■ Travail à faire
**1.** D'après le texte sur les peurs d'enfance, pourquoi ressortir de la cave était-il plus difficile que d'y entrer ?
**2.** Recopiez, dans le texte sur les peurs d'enfance, le passage qui va de « Le lit était » jusqu'à « serrait le ventre. ».

■ Passage donné

+++

Lorsque j’étais petit, j’avais peur des monstres sous le lit. Qu’un bout de pied ou une extrémité de main dépasse, c’était trop appétissant pour les créatures recluses sous le sommier : j’allais me faire attraper et entrainer de force dans les ténèbres… et certainement dévorer tout cru. Alors, je demandais à ma mère de laisser la porte entr’ouverte, et la lumière du couloir allumée. Cela ne changeait pas la présence des monstres, mais à tout le moins me rassurait : si j’étais assez vigilant pour m’en tenir strictement au rectangle de mon matelas, j’avais peut-être une chance d’en réchapper la nuit.

Le lit était ma forteresse, et je régnais sur ma peur. Un jeune châtelain un tantinet naïf, somme toute.

Car la cave était aussi effrayante que le dessous de mon lit. Y aller seul relevait de la bravoure. Entrer était déjà difficile, mais acceptable. En revanche, ressortir nécessitait d’éteindre la lumière et de tourner le dos aux ténèbres subitement revenues. Et avec les ténèbres… Autant vous dire que je fermais promptement la porte derrière moi et remontais l’escalier quatre à quatre ! Avec l’âge, le courage venait parfois, et je me forçais à gravir les marches à pas mesurés, à l’écoute de mon cœur qui battait la chamade et de la sensation qui me serrait le ventre.

“Nous sommes la cité de notre propre peur, et nous ne réalisons pas (encore) que cette peur est elle-même la radiance qui illumine l’espace de l’esprit”

+++

(Données recueillies)
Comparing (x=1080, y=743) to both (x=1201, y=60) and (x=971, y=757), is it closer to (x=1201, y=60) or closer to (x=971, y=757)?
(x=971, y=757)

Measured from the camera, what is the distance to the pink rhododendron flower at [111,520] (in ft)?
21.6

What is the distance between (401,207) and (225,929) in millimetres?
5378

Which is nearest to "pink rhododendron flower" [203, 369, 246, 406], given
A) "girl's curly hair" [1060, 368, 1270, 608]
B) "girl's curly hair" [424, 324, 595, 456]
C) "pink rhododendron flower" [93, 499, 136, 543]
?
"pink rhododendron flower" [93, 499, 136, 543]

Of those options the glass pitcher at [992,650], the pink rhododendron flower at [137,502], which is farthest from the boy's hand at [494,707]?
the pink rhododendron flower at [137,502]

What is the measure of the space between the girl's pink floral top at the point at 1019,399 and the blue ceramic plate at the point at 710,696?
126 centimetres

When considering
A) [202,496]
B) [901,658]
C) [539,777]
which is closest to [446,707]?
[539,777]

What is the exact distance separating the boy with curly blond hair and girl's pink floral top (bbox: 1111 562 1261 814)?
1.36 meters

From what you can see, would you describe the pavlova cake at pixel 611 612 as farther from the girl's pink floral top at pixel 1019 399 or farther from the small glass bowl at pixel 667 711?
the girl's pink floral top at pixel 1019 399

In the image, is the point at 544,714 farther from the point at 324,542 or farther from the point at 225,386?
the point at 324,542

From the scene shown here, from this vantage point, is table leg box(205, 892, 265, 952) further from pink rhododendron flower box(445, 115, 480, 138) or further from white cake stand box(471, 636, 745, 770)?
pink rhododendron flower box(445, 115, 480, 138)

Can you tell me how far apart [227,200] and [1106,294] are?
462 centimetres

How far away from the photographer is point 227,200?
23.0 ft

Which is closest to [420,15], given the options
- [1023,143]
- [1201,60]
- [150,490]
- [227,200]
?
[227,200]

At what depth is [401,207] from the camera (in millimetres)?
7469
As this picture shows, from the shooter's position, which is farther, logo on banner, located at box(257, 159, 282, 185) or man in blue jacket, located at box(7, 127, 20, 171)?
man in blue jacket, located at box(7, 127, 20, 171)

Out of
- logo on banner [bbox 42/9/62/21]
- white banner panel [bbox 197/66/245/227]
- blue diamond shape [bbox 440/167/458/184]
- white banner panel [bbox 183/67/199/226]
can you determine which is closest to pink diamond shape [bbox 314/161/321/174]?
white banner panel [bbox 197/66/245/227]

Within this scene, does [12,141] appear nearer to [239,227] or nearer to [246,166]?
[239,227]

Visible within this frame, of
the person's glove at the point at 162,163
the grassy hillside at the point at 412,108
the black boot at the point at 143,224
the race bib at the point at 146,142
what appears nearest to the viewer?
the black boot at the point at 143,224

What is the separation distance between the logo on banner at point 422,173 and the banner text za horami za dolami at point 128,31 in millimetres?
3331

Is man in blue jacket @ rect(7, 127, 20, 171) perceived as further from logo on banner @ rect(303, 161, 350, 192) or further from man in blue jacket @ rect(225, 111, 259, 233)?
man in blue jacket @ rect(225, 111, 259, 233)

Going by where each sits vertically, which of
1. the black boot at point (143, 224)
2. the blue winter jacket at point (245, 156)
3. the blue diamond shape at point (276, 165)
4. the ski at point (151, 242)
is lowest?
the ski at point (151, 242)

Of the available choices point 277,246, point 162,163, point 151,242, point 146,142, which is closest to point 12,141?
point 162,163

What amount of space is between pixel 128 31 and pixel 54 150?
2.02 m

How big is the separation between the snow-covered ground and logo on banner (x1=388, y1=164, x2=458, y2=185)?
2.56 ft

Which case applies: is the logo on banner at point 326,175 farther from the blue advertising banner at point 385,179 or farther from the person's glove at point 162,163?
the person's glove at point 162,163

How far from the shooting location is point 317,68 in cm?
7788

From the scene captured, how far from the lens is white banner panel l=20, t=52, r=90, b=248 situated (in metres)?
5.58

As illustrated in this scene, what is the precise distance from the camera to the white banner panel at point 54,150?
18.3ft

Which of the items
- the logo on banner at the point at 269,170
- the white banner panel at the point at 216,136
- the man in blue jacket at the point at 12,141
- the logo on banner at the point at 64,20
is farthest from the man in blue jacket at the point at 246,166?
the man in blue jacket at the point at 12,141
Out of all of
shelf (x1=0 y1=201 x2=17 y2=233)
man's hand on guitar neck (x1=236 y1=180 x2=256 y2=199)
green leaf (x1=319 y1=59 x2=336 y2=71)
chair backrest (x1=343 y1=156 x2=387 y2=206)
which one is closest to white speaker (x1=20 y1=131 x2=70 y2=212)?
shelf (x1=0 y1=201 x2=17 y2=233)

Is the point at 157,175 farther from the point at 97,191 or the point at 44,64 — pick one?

+++

■ Résultats de l'exercice
**1.** Pour ressortir, il fallait éteindre la lumière, puis tourner le dos aux ténèbres, revenues d'un coup. Entrer était déjà difficile, mais restait acceptable.

**2.**
Le lit était ma forteresse, et je régnais sur ma peur. Un jeune châtelain un tantinet naïf, somme toute.

Car la cave était aussi effrayante que le dessous de mon lit. Y aller seul relevait de la bravoure. Entrer était déjà difficile, mais acceptable. En revanche, ressortir nécessitait d’éteindre la lumière et de tourner le dos aux ténèbres subitement revenues. Et avec les ténèbres… Autant vous dire que je fermais promptement la porte derrière moi et remontais l’escalier quatre à quatre ! Avec l’âge, le courage venait parfois, et je me forçais à gravir les marches à pas mesurés, à l’écoute de mon cœur qui battait la chamade et de la sensation qui me serrait le ventre.